The secretariat organizes a schedule of ordinary and extraordinary sessions of bishops from around the world who meet to discuss either specific topics chosen by the pope, or the regional concerns of the Church in different parts of the world.

The synod on synodality aims, according to the documents, to ensure more “diversity” within the internal life of the Church and to ensure that the views of the “marginalized” are properly represented within the synodal dialogue, the purpose of which is to allow the Church to better listen to and articulate the sensus fidelium, or the consensus of the faithful, which the Church teaches is an authentic guarantor of the faith expressed by the Church.

The synodal documents recognize various groups at risk of being marginalized, including the women, refugees, migrants, the poor, the elderly, people with disabilities, and encourages local Church leaders to ensure their full and active participation in the synodal process, together with “Catholics who rarely or never practice their faith.”

“Together, all the baptised are the subject of the sensus fidelium, the living voice of the People of God,” says the synodal vademecum. “At the same time, in order to participate fully in the act of discerning, it is important for the baptised to hear the voices of other people in their local context, including people who have left the practice of the faith, people of other faith traditions, people of no religious belief, etc.”

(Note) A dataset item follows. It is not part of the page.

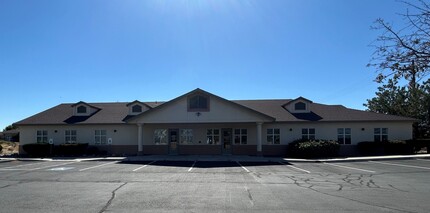 240 US Highway 95A S, Fernley, NV for rent Building Photo- Image 1 of 20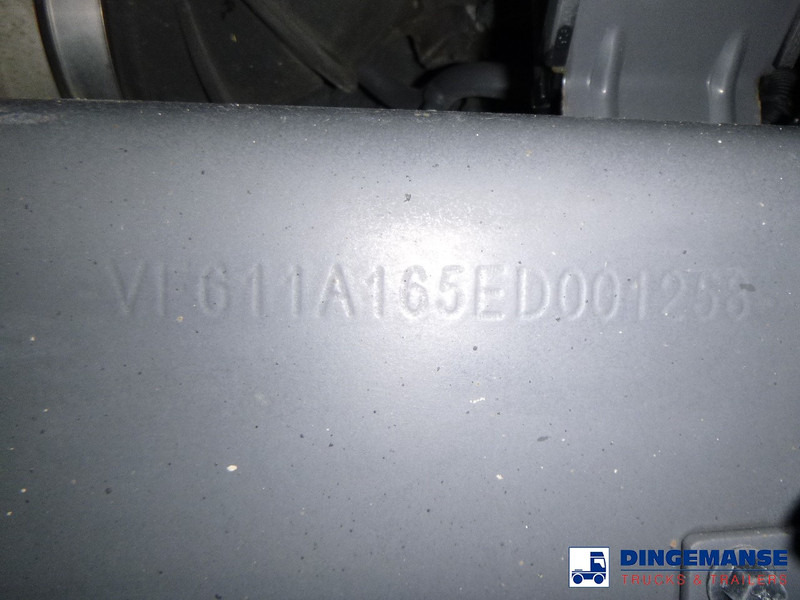 יחידת טרקטור Renault T 460 4x2 Euro 6 + Retarder & ADR: תמונה 18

“While all the baptized are specifically called to take part in the Synodal Process, no one – no matter their religious affiliation – should be excluded from sharing their perspective and experiences, insofar as they want to help the Church on her synodal journey of seeking what is good and true. This is especially true of those who are most vulnerable or marginalized.”


The synodal document’s insistence on the participation of both Catholics who have left the practice of the faith and of non-Catholics, is likely to fuel concerns that the process could foment dissent against established Church teaching across a range of issues.

During the press conference Tuesday morning, journalists repeatedly raised the ongoing “synodal way” being pursued by the Church in Germany, which has stated the aim of calling for a federalization of doctrinal authority in the Church and the revision of established teaching on a number of subjects, including human sexuality and the sacramental ordination of women. 

Synodal officials emphasized that the pope is the ultimate point of unity and authority in the synodal process, and the diocesan bishops are called to fill the same role at the local level — synodality does not mean either a “parliamentary” process or the introduction of majority-view decision making within the Church.

Instead, they said, moving the Church to a more permanent mindset of synodality would allow the faithful to better exercise “the prophetic function of all the people of God” articulated by the Second Vatican Council.

The first phase of the synodal process begins officially on October 9 in Rome, when the permanent secretariat will host a Mass and accompanying launch event. The process will close with the sixteenth ordinary session of the synod of bishops in Rome, set to meet in October 2023, which will produce a final synodal document for consideration by the pope.

Individual dioceses are invited to create the role of a synodal “contact person” to coordinate the local process, although the synod guidelines express a preference that two “contact persons” coordinate a team of “co-leaders” of the process to better reflect the “synodal nature of the process.”